A network-based approach to discover diagnostic metabolite markers associated with depressive features for major depressive disorder

Yuzhen Zheng¹Duan Zeng¹Ying Tian²Siyuan Li¹Shen He¹Huafang Li^1*

• ¹Shanghai Mental Health Center, School of Medicine, Shanghai Jiao Tong University, Shanghai, Shanghai Municipality, China
• ²Affiliated Hospital of Shandong University of Traditional Chinese Medicine, Jinan, Shandong Province, China

Background Despite the high prevalence of major depressive disorder (MDD), current diagnostic methods rely on subjective clinical assessments, highlighting the need for biomarkers. This study aimed to investigate plasma metabolite signatures in patients with MDD compared with healthy controls (HC) and to identify diagnostic biomarkers associated with depressive features.Methods A total of 99 patients with MDD and 50 HC were included in this study from a study cohort. Targeted plasma metabolomics was employed to quantify metabolites across diverse biochemical classes. Weighted gene co-expression network analysis (WGCNA) was performed to construct metabolite networks and identify modules and metabolites associated with depressive features. Diagnostic models were developed based on the identified hub metabolites, using six supervised machine-learning algorithms. Model interpretability was enhanced through the application of the SHapley Additive exPlanations (SHAP) algorithm.ResultsPathways such as biosynthesis of phenylalanine, tyrosine and tryptophan, glutathione metabolism, and arginine and proline metabolism were significantly enriched in the comparison of metabolic profiles between the MDD and HC groups. Seven hub metabolites were identified as the biomarker signatures that effectively discriminate the MDD and HC groups. Among these metabolites, one sphingomyelin (SM (OH) C16:1), one hexosylceramide (HexCer(d18:1/24:1)), one phosphatidylcholine (PC aa C40:6), and one cholesteryl ester (CE(20:4)) were positively associated with the depression severity, sadness/depressive mood, and other depressive features, while methionine, arginine, and tyrosine showed negative correlation.
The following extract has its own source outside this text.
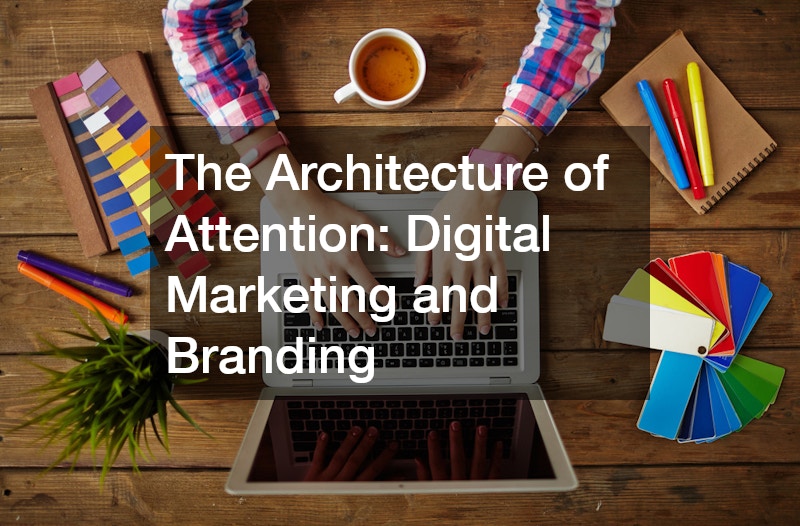 The Architecture of Attention: Digital Marketing and Branding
The deep neural network model incorporating these seven biomarkers achieved the highest diagnostic performance, with an area under the curve (AUC) of 0.803 (95% CI, 0.643–0.962).Conclusion We identified a novel signature of seven biomarkers for constructing an explainable diagnostic model that effectively discriminates between the MDD and HC groups. These biomarkers were associated with depressive symptoms. The findings provide new insights into the biological diagnosis of MDD.